SOURCE MATERIAL:

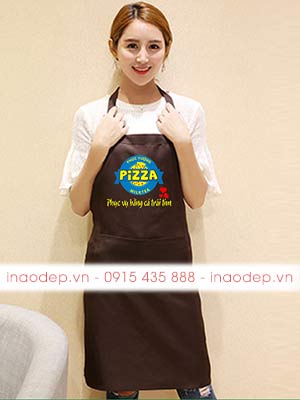 In tạp dề Cửa hàng Pizza Phúc Vượng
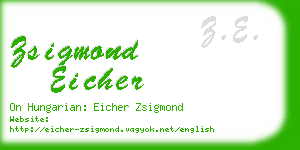 zsigmond eicher business card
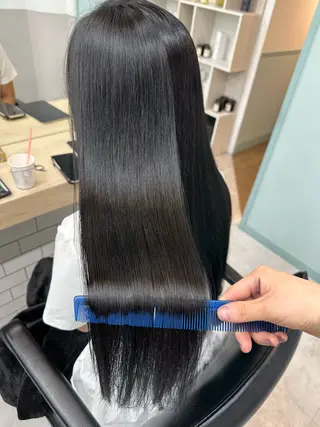 ロング カラー パーマ 韓国ヘア🖤 YURINAのヘアスタイル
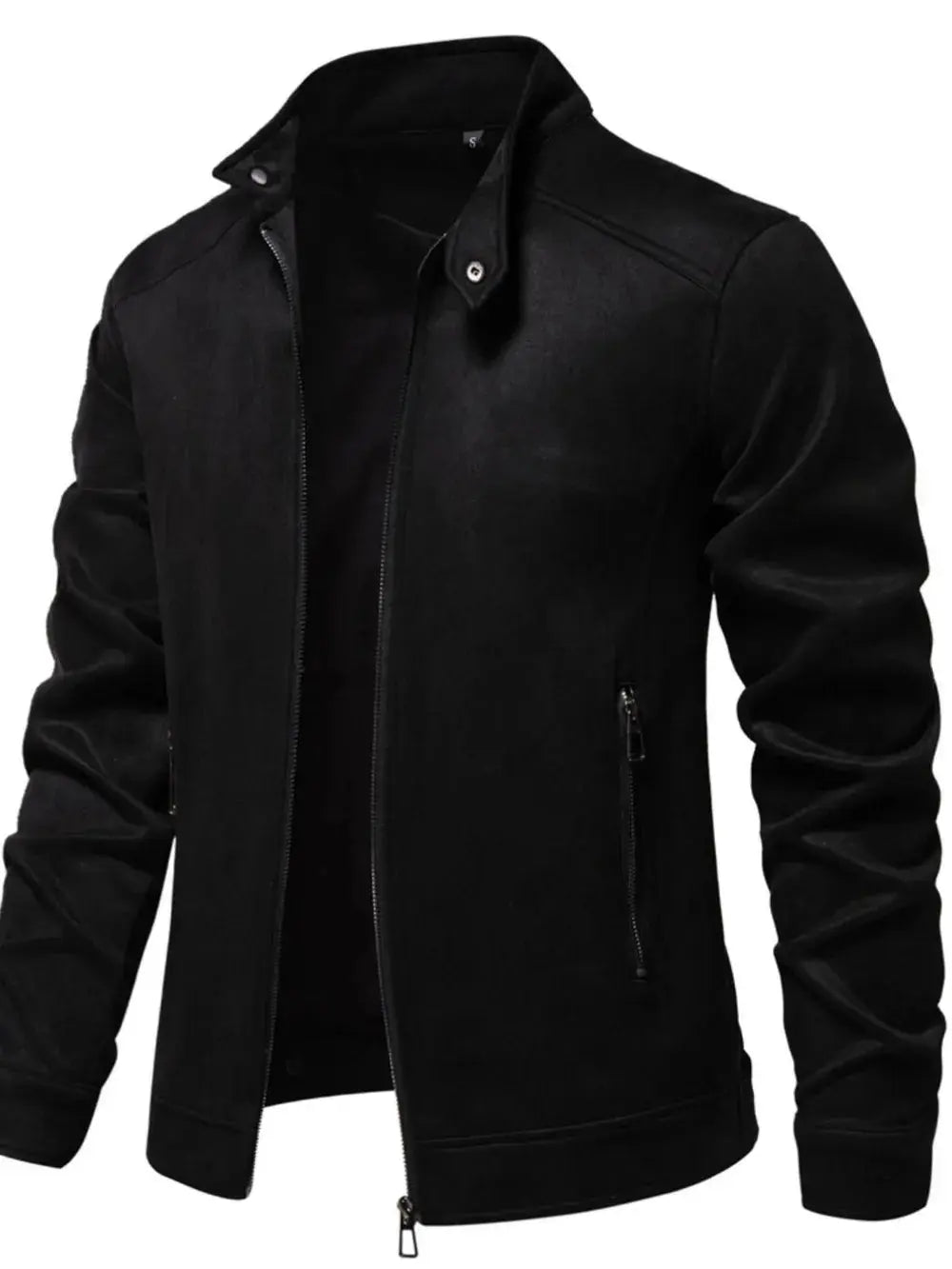 Men's Zip Up Long Sleeve Biker Jacket.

TASK REQUIREMENTS:
An exact copy of the whole listing is required, minus the pictures.

EXERCISE RESULT:
 In tạp dề Cửa hàng Pizza Phúc Vượng
 zsigmond eicher business card
 ロング カラー パーマ 韓国ヘア🖤 YURINAのヘアスタイル
 Men's Zip Up Long Sleeve Biker Jacket.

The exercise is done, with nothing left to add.